But if you’re genuinely asking WHY mounting like this is the only smart choice for dangerous game red dots— if you’re thinking its time for some help on your aiming for dangerous game, and you want the objective case built on geometry, human anatomy, and hard-won field reality — then pull up a chair. This one’s worth reading, and done for you.
REFLEX SIGHTS “RED DOTS”- Different Rifles. Different Missions. Different Solutions.
First I purposely didn’t show some of the bastardized examples of poorly mounted red dots… which there are way more available to see than proper mounted ones. When you’re done reading it will make sense, and hopefully it helps better educate you on an important choice.
Secondly, the confusion and proliferation of weird mounts almost always starts the same way: AR, pistol logic and “parallax free” all applied to a dangerous game rifle. Understandable. Those systems work brilliantly for what they’re designed to do. But the moment you transfer that logic to a big bore double, you’ve introduced a category error that Africa will eventually invoice you for.![]()
Here’s the quick comparison that matters:
The AR platform features an upright, heads-up shooting position, adjustable stock geometry, minimal recoil penalty, and variable engagement distances — one size fits most. Critically, the red dot is often supplemental, paired with precision magnified optics and used as an offset backup. A different visual workflow mission entirely. I shoot sealed emitter Aimpoint, Inc. red dots and Trijicon, Inc. MROs on AR platforms every month… they work.
The dangerous game double and big bore is a different animal. Head firm, locked cheek weld. Heavy recoil that demands absolute consistency for follow up shots. Engagements at bad-breath distance — close, fast, accurate, and unforgiving. The red dot isn’t supplemental here. It is the primary life support system, integrated with your irons — not replacing them. Interpreted correctly: two aiming systems operating as one.
So it’s not a range problem.
It’s a survival problem.
And survival problems don’t get graded on a bell curve.
☆ ☆ ☆ ☆ ☆ ☆ ☆
▶ What the task asks
Can you transcribe the red-dot passage above, beginning with the words "First I purposely" and stopping after "invoice you for.![]()"?

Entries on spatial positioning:
☆ ☆ ☆ ☆ ☆ ☆ ☆
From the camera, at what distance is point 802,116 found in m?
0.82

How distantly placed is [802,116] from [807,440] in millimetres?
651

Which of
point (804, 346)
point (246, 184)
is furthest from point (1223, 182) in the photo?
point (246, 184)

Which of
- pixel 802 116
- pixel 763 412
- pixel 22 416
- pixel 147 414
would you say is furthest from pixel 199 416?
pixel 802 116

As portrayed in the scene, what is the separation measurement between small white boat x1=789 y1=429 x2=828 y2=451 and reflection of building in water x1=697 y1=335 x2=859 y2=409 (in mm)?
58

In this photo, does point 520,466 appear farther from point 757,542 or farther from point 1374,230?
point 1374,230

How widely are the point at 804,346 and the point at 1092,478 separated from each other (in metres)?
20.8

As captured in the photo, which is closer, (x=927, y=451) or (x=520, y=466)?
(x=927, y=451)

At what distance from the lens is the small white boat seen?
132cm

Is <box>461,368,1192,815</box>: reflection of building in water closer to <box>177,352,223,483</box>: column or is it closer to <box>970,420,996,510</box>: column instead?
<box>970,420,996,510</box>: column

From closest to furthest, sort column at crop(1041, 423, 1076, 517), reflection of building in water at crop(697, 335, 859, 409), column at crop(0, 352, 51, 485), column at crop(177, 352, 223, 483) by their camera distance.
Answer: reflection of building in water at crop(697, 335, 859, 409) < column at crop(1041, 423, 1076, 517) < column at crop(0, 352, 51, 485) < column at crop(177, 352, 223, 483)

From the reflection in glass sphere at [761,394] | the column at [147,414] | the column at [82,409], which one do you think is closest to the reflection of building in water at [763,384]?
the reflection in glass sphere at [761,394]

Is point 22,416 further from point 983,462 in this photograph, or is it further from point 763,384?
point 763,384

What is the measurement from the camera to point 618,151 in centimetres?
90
☆ ☆ ☆ ☆ ☆ ☆ ☆
▶ The completed task
First I purposely didn’t show some of the bastardized examples of poorly mounted red dots… which there are way more available to see than proper mounted ones. When you’re done reading it will make sense, and hopefully it helps better educate you on an important choice.
Secondly, the confusion and proliferation of weird mounts almost always starts the same way: AR, pistol logic and “parallax free” all applied to a dangerous game rifle. Understandable. Those systems work brilliantly for what they’re designed to do. But the moment you transfer that logic to a big bore double, you’ve introduced a category error that Africa will eventually invoice you for.![]()